As for the justification, Aztec sacrifices aimed to placate the gods “to keep the crops growing, the sun high, and the universe in healthy order,” Paredes and Purdum found. Deterrence, the argument used in the United States, may not be that different, they suggest.

Advertisement

“We suspect that beneath more sophisticated explanations for capital punishment there is, if not an outright appeal to the supernatural, the same deep-seated set of nameless fears and anxieties that motivate humans everywhere to commit ceremonial acts,” the researchers wrote.

On a personal level, psychiatrists see a similar process at work.

Dr. Robert S. Wallerstein, a San Francisco psychoanalyst, points to “the capacity some people have to put all their hurtful and dangerous impulses into others” and to see that others get punished for getting away with things that they themselves elected not to do.

“We all would like to stretch the law, take advantage of others,” Wallerstein said. But we stop ourselves, he said. When someone gets away with something, we want them punished--both because we were unable to do it and to make sure we are not tempted in the future, he said.

Key to public acceptance of executions is the “demonization” of the condemned, said Michael Mello, a professor at Vermont Law School. He has argued that society “imprints” on the condemned person everything it hates, including everything it hates about itself.

“By turning him into something different from us, something we’re able to hate totally, I think we’re able to deny the similarities,” Mello has said. “The similarities make him a mirror to our worst fears . . . about ourselves and, to some extent, our worst desires.”

But why is it, some researchers have wondered, that executions persist in the United States while they are rarely or no longer practiced in other Western industrialized countries. Some cite the high level of violence in the United States; others suggest the answer is race, and point to the prevalence of executions in the South and the racist signs displayed outside some executions.

Advertisement

In the end, researchers say, executions produce a strange sort of release.

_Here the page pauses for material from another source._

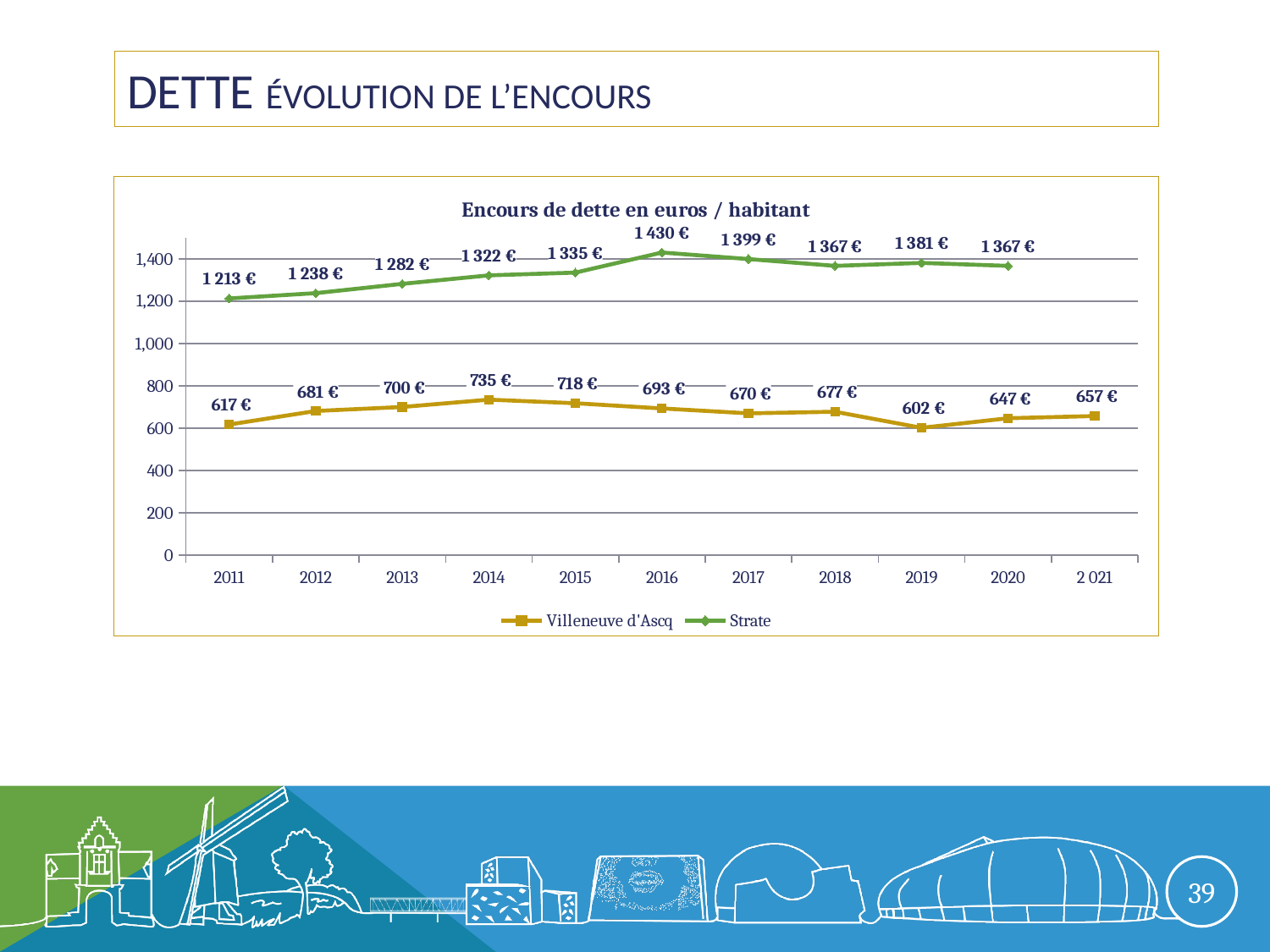
In which year is the Villeneuve d'Ascq value the lowest? 2019 Does the Strate value rise or fall from 2011 to 2016? Rise How many years are shown on the x axis? 11 In which year is the Strate value the highest? 2016 What is the value for Villeneuve d'Ascq in 2019? 602 € What is the title of the chart? Encours de dette en euros / habitant What is the value for Villeneuve d'Ascq in 2014? 735 € Which series has the higher value in 2018, Villeneuve d'Ascq or Strate? Strate What is the difference between the Strate value and the Villeneuve d'Ascq value in 2011? 596 € What type of chart is shown on the slide? Line chart How many series does the legend list? 2 What is the value for Strate in 2016? 1 430 €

“On the most basic level, people turned out at (the Bundy execution) because it was an excuse to drink a lot of beer and throw firecrackers and be bad,” Mello said. “But on a more fundamental level, what was going on was more the catharsis, the killing of the image of evil.

“It’s such a symbolic act, a statement about who we want to be killing, who we think we’re killing, what we think we’re getting rid of,” he said. “Whether it’s more than that, I think, is problematic.”